Fall, Get Up, Keep At It
By Sarah Elisabeth Sawyer, 2015 Artists in Business Leadership Fellow
Just do it. This is what Gilbert Kills Pretty Enemy III (Standing Rock Sioux) tells emerging Native artists. But it was something he had to first do himself.
His 20s passed before he realized he should take the art inside him seriously. All he needed was to pick up a pen and release his emotions on paper. Or click a mouse and create the bold lines that inspired him as a kid. Through his business, Chameleon Horse Art & Design, Gilbert has branched off into more art mediums: painting, wood burning, mixed media, ledger art.
With education and support, his personal mission is to push himself. Test limits. Pour his heart and soul into all his work.
This tenacity spills out to the artists around him in the Bear Soldier District community in McLaughlin, South Dakota. Gilbert shows other artists how every piece created is simply practice. To not worry if others don’t like what they create. Make mistakes. Fall, get up, keep at it.
To Gilbert, everyone is a sculptor, chiseling and sculpting themselves throughout their lives. He tells soon-to-be artists not to waste their abilities. Life is too short to wait for someone else’s approval. Just do it.

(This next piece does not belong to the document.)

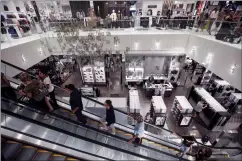  ?? CP FILE PHOTO ?? Shoppers ride an escalator at Londonderr­y Mall in Edmonton on August 26, 2017. Statistics Canada says real gross domestic product rose 1.1 per cent in February to post its largest monthly gain since March 2021. The agency also says its early estimate for March this year indicated a gain of 0.5 per cent for the month.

There were times when Gilbert thought he should have gone down a different road. But at a First Peoples Fund training, he learned he wasn’t alone on this journey. There are other artists working, creating, bringing tears of healing to peoples’ eyes with their work. He’s glad he stuck with being a Native artist. He sees the happiness his art brings – the gratitude in a friend or a stranger – and that tells him he’s doing the right thing.
First Peoples Fund has helped undergird his day-to-day business as his “art changes like a chameleon, with the strength of a horse that drives him.” He just does it.